• ENTRIES PROVIDED

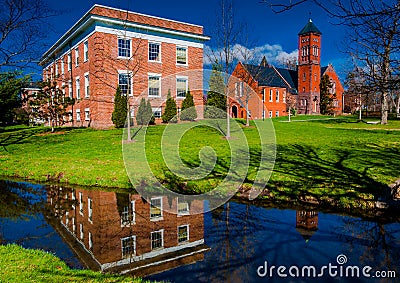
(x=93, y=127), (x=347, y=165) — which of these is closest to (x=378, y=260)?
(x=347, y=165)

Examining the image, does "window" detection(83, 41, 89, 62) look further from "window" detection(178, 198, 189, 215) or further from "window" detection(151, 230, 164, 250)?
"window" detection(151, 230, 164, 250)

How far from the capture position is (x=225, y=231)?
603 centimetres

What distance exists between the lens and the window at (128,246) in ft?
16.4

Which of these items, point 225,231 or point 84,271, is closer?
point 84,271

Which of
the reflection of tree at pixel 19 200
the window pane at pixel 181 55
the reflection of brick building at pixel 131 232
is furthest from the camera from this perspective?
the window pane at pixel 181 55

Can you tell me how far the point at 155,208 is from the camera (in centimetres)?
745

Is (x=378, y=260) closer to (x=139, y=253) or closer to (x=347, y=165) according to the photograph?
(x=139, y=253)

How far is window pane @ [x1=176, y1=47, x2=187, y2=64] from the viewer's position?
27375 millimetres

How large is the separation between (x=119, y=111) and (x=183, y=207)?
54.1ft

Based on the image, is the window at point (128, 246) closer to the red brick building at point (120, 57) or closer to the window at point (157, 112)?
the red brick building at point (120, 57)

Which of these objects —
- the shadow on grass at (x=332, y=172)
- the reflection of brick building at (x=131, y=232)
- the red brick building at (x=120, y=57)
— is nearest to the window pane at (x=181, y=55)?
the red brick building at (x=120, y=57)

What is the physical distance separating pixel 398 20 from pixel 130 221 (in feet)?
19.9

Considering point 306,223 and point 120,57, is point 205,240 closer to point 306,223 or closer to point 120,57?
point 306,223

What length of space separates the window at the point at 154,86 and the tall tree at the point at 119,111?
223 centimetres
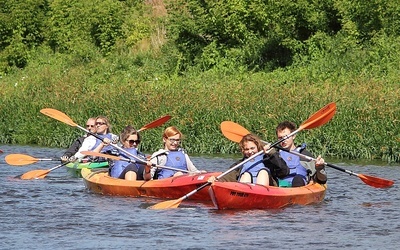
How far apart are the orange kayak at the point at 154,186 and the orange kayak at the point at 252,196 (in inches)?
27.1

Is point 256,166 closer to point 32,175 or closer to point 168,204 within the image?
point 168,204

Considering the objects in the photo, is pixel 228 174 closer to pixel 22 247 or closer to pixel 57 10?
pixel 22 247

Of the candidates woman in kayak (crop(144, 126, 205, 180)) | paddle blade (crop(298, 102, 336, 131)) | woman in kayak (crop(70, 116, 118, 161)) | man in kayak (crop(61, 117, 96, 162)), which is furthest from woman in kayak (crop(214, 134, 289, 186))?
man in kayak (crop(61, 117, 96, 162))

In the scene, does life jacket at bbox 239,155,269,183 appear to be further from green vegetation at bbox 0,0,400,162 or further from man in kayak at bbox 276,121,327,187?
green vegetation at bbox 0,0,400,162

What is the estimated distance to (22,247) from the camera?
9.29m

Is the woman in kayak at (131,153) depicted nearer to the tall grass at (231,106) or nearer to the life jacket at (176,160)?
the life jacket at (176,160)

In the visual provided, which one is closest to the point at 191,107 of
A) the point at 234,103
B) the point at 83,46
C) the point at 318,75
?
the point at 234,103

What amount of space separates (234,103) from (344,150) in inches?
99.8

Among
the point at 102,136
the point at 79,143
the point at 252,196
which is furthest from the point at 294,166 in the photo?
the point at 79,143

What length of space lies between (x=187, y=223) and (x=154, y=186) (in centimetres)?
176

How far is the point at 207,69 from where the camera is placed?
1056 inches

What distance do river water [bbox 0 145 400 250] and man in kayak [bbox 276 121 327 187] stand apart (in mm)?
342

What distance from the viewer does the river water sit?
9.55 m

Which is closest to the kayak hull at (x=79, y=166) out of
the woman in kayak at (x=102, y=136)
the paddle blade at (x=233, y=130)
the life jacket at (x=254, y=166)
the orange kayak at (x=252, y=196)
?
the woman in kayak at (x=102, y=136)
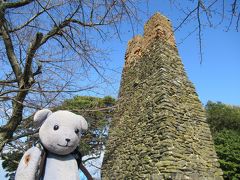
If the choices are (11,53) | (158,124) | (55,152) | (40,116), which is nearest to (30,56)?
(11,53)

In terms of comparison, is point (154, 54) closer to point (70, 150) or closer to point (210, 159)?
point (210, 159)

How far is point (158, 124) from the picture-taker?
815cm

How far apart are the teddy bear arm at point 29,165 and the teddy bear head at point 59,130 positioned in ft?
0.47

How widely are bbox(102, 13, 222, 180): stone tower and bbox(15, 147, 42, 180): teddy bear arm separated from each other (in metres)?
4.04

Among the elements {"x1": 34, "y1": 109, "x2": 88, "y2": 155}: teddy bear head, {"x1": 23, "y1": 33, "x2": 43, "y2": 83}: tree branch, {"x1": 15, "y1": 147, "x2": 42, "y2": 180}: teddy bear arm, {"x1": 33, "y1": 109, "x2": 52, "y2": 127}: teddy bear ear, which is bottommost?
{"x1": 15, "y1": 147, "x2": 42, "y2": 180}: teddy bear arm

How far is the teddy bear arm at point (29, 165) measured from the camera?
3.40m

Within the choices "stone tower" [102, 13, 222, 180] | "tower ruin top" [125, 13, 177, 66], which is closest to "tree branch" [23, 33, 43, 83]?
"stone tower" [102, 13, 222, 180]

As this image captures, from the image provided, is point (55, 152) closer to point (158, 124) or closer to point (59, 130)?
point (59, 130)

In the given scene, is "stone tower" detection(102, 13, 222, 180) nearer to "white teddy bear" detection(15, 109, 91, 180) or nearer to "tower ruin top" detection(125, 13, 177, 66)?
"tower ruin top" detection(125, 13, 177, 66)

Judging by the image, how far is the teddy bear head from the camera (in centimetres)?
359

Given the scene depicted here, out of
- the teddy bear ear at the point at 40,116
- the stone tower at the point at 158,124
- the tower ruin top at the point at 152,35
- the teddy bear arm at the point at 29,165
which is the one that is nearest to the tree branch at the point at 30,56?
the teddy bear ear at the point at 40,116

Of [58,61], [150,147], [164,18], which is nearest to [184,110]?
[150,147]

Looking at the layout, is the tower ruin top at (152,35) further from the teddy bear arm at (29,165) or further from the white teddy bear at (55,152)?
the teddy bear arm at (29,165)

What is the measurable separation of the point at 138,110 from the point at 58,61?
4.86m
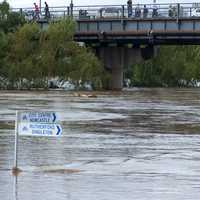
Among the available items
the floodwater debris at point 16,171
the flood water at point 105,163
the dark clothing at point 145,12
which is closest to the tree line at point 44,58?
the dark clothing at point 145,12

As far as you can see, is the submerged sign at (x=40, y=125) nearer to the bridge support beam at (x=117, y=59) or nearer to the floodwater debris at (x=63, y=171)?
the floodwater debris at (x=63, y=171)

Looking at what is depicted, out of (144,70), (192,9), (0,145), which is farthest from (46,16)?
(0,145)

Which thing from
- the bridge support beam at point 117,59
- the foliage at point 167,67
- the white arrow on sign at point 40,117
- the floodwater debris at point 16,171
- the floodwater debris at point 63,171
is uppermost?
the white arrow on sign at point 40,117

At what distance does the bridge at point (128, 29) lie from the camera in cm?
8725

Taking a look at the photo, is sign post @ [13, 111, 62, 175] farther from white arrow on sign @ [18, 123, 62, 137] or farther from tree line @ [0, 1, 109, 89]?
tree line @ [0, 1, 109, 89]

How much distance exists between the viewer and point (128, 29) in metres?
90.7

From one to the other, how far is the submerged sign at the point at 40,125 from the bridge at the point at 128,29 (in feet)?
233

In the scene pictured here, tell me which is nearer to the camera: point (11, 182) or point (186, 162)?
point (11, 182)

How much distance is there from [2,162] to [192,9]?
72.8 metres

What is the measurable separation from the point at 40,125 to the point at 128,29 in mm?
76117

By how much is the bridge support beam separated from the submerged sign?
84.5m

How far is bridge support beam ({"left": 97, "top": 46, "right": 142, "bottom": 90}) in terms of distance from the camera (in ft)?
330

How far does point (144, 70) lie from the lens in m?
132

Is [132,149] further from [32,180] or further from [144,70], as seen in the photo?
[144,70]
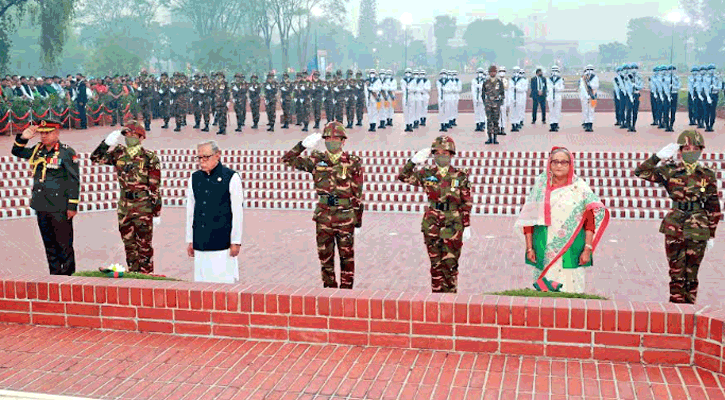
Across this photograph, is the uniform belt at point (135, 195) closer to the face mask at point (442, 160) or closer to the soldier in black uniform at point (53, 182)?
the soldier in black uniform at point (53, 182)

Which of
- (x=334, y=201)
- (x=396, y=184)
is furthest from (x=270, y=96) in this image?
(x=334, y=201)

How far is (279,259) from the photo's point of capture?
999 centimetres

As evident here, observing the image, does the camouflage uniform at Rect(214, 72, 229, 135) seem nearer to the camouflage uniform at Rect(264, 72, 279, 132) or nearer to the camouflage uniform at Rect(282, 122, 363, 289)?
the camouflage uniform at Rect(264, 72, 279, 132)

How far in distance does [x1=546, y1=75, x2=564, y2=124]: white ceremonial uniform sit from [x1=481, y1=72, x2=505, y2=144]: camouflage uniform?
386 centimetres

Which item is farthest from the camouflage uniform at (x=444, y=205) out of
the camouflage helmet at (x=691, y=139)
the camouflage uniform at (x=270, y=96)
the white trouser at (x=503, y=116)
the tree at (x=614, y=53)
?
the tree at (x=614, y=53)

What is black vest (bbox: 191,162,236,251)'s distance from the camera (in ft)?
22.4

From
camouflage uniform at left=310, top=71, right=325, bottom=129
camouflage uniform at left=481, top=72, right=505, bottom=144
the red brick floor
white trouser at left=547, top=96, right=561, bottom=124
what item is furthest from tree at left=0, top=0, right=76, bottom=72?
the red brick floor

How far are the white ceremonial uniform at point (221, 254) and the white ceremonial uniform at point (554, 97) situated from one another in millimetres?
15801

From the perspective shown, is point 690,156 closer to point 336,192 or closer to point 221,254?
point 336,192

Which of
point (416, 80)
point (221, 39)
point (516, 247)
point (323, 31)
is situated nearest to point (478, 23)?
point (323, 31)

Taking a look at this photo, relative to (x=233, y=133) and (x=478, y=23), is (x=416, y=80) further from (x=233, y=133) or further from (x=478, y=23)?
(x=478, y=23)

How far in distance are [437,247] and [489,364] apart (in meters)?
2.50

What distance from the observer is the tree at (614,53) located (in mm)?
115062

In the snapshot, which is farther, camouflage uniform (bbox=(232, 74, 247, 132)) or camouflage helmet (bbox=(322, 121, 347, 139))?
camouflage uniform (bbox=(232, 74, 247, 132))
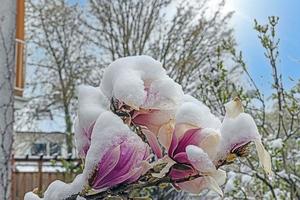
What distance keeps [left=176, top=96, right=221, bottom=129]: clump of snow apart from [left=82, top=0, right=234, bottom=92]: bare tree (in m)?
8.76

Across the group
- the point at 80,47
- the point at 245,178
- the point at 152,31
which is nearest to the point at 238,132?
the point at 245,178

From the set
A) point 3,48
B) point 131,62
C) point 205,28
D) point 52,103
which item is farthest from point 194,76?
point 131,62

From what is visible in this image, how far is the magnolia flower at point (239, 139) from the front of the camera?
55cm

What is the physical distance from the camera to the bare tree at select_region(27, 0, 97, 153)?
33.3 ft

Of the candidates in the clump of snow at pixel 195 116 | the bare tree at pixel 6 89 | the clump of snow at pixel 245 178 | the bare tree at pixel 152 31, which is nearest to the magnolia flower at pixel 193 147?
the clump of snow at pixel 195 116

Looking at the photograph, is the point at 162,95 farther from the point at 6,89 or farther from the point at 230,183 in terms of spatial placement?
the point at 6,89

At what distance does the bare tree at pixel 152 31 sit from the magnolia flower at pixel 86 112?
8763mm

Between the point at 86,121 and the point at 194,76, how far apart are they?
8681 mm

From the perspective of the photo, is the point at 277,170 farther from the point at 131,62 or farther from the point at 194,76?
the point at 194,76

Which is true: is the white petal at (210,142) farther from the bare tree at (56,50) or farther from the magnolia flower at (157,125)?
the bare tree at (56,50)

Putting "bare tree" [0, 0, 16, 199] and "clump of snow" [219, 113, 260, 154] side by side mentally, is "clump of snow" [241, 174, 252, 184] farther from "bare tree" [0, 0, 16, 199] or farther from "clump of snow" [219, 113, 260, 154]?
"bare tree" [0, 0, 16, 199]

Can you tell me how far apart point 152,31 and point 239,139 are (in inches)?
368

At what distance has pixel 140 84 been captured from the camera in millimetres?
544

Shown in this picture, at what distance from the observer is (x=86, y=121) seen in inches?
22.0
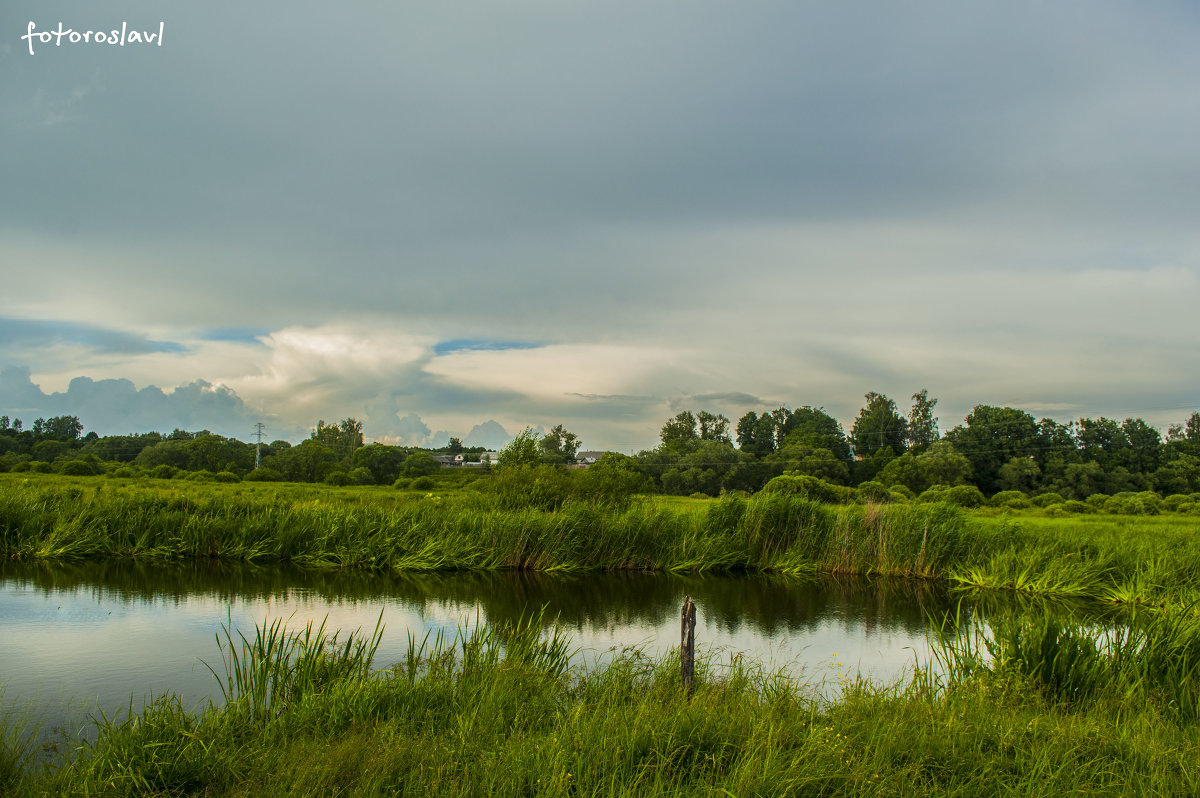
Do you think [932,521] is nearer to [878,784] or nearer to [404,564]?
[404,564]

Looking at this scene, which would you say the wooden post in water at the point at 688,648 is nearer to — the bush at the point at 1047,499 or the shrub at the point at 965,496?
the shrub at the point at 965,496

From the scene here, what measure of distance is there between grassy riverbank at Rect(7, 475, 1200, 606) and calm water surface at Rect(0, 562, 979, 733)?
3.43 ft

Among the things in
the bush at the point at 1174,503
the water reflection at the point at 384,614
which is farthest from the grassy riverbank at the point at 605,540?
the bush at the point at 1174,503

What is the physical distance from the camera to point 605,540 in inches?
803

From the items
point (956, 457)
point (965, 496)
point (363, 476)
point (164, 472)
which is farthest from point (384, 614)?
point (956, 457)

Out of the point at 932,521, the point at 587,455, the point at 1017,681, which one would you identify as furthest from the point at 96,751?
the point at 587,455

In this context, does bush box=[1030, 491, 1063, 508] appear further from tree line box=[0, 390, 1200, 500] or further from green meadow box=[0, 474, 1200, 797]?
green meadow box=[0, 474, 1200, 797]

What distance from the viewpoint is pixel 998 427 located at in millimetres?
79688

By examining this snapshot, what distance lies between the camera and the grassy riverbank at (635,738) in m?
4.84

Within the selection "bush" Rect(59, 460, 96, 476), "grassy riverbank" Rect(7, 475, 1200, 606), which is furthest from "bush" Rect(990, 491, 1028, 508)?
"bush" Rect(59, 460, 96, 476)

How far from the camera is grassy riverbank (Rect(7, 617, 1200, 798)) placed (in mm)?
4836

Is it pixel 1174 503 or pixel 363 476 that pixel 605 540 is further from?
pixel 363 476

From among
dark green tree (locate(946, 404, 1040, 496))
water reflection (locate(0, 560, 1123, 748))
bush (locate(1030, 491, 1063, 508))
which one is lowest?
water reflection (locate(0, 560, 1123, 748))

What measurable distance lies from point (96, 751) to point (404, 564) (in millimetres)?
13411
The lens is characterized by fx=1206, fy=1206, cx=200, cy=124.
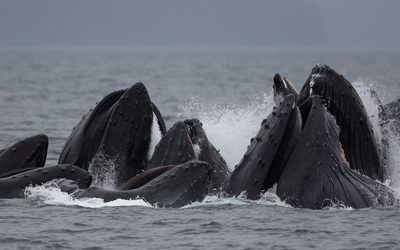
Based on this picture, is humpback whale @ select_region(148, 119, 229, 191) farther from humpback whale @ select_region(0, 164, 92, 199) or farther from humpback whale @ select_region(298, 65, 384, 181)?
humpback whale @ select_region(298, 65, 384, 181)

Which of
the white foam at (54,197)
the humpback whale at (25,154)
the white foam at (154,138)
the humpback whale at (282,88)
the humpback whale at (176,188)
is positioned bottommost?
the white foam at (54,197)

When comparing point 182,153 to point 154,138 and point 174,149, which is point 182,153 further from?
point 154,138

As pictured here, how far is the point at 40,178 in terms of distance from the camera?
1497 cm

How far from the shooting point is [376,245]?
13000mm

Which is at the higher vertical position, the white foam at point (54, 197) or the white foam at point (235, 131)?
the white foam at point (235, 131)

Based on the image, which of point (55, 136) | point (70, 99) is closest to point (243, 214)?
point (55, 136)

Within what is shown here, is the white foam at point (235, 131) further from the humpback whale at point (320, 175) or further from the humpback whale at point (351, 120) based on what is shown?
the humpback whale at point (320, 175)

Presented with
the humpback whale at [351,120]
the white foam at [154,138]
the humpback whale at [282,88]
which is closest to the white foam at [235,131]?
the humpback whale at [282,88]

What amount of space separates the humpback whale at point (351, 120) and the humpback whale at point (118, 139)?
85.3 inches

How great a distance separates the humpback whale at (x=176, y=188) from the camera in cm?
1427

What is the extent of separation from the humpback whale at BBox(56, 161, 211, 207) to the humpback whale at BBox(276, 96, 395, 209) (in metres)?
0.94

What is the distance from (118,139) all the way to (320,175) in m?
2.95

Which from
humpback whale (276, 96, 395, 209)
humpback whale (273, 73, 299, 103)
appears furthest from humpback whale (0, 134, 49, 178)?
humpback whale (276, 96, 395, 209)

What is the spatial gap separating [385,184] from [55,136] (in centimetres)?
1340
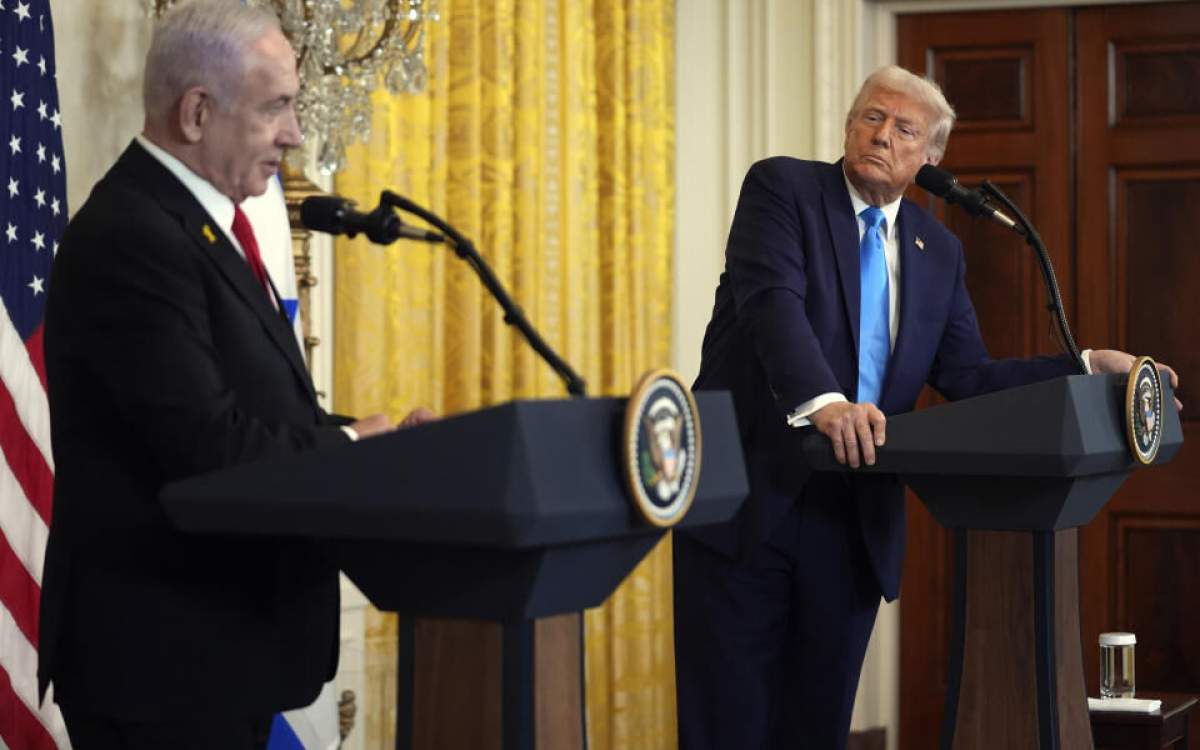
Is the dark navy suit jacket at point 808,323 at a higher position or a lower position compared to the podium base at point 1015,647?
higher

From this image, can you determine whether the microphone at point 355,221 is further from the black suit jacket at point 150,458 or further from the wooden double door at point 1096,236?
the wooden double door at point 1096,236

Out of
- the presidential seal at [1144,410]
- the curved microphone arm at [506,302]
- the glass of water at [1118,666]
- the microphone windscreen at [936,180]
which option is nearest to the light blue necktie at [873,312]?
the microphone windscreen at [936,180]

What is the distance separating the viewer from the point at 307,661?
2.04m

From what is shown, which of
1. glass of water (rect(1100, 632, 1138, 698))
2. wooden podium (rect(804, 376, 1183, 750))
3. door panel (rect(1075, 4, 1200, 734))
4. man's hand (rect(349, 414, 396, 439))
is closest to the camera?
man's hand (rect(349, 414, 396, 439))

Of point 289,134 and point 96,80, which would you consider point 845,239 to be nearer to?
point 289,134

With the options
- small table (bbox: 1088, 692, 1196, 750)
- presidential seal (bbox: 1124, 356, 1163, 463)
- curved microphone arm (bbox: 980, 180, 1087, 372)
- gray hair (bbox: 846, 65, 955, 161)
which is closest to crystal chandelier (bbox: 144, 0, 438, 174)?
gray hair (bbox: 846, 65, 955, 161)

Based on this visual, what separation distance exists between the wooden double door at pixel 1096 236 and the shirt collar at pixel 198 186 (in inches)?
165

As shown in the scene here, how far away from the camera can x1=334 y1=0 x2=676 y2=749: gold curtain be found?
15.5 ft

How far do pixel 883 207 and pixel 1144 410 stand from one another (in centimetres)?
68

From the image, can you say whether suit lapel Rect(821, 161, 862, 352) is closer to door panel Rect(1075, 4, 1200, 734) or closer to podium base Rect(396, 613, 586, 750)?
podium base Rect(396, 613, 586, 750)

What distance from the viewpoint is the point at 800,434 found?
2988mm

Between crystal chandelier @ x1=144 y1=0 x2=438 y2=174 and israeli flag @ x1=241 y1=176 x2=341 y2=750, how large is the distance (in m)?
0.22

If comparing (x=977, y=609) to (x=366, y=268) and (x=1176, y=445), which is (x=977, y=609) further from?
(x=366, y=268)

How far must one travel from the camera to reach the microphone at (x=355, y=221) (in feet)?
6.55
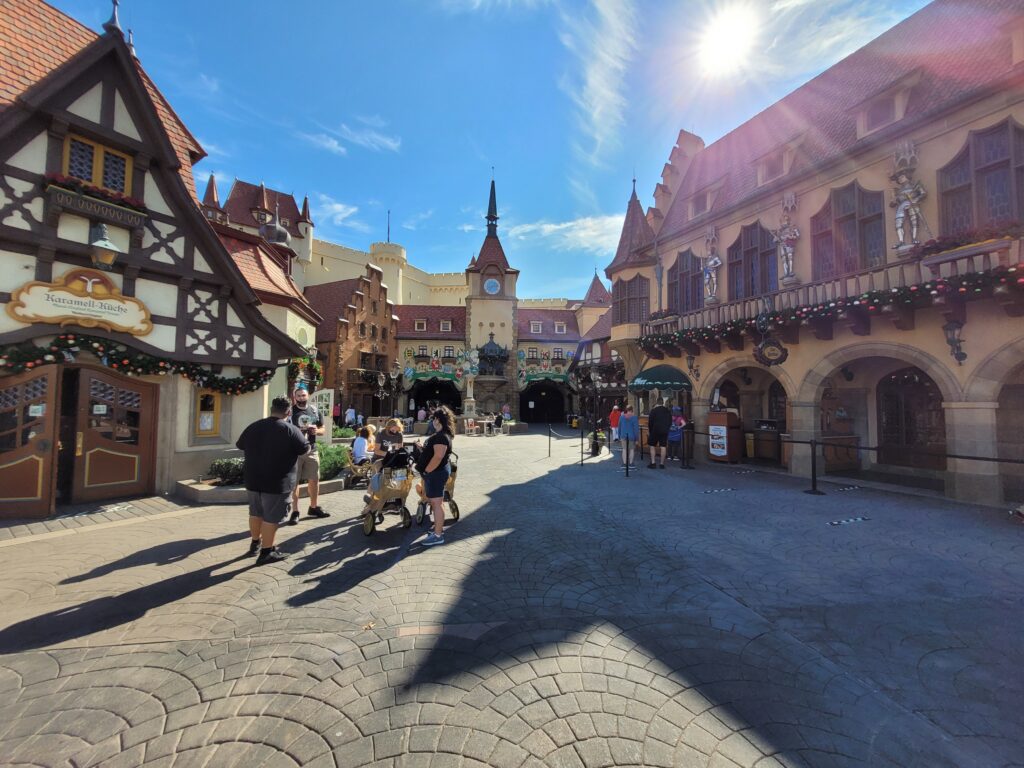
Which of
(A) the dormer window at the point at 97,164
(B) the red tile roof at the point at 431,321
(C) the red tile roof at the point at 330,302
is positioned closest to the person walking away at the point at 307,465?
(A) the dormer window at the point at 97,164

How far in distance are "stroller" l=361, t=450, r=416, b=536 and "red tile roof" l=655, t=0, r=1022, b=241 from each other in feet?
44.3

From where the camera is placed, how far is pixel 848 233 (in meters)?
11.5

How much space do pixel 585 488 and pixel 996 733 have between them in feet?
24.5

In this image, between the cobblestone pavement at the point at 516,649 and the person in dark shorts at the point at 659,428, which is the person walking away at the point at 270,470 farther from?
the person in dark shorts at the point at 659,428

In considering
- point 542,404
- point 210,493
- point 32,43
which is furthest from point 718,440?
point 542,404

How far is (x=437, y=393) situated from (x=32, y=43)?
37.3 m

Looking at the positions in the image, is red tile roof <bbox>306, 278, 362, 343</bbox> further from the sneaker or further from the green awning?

• REQUIREMENTS
Write out the lines above from the one containing "From where the camera is placed, how" through the last, exactly as they are.

• EXPECTED ANSWER
From where the camera is placed, how far is pixel 848 233 (in meters)?
11.5

How much space do pixel 585 488 and pixel 996 733 have between them in feet?
24.5

In this image, between the cobblestone pavement at the point at 516,649 and the person in dark shorts at the point at 659,428, which is the person walking away at the point at 270,470 farther from?
the person in dark shorts at the point at 659,428

In considering
- point 542,404
- point 210,493
- point 32,43
which is furthest from point 718,440?
point 542,404

How far is (x=437, y=393) situated from (x=32, y=43)?
37.3 m

Looking at the positions in the image, is red tile roof <bbox>306, 278, 362, 343</bbox> further from the sneaker or further from the green awning?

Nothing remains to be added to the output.